| The exercise |
Emit the entire listing verbatim.

——————————

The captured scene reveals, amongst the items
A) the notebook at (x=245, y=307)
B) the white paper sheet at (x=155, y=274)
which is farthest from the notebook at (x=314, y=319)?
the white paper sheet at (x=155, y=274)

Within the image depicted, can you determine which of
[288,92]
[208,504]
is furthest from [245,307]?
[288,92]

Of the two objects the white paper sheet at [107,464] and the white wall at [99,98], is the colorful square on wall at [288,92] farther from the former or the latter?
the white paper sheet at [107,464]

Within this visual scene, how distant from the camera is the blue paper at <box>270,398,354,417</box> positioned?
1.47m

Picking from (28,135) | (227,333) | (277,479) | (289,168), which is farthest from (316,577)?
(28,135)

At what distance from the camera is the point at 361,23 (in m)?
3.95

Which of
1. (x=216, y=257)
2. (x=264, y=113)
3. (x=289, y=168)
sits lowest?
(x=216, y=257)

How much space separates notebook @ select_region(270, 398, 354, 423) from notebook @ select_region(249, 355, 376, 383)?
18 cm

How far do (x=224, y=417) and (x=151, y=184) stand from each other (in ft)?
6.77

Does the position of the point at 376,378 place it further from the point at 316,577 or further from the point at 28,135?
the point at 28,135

——————————

| Answer to the task |
The captured scene reveals, amongst the items
A) the notebook at (x=245, y=307)
B) the white paper sheet at (x=155, y=274)
which is farthest from the notebook at (x=314, y=319)?
the white paper sheet at (x=155, y=274)

Within the image depicted, can you determine which of
[288,92]
[208,504]
is furthest from [245,307]?
[288,92]

Of the two objects the white paper sheet at [107,464] and the white wall at [99,98], is the colorful square on wall at [288,92] farther from the former or the latter?
the white paper sheet at [107,464]

Within this visual scene, how distant from the camera is the blue paper at <box>270,398,354,417</box> positioned?
1.47m

Picking from (28,135) | (227,333) | (277,479) | (289,168), which is farthest from (316,577)?
(28,135)

At what distance from the camera is the point at 361,23 (in m)?
3.95

Which of
1. (x=216, y=257)
2. (x=264, y=113)
3. (x=289, y=168)
sits lowest?
(x=216, y=257)

How much space separates notebook @ select_region(270, 398, 354, 423) from notebook @ select_region(249, 355, 376, 383)?
18 cm

How far do (x=224, y=417) and (x=151, y=184) stand from each other (in ft)?
6.77

Does the position of the point at 376,378 place it further from the point at 316,577 or further from the point at 28,135?
the point at 28,135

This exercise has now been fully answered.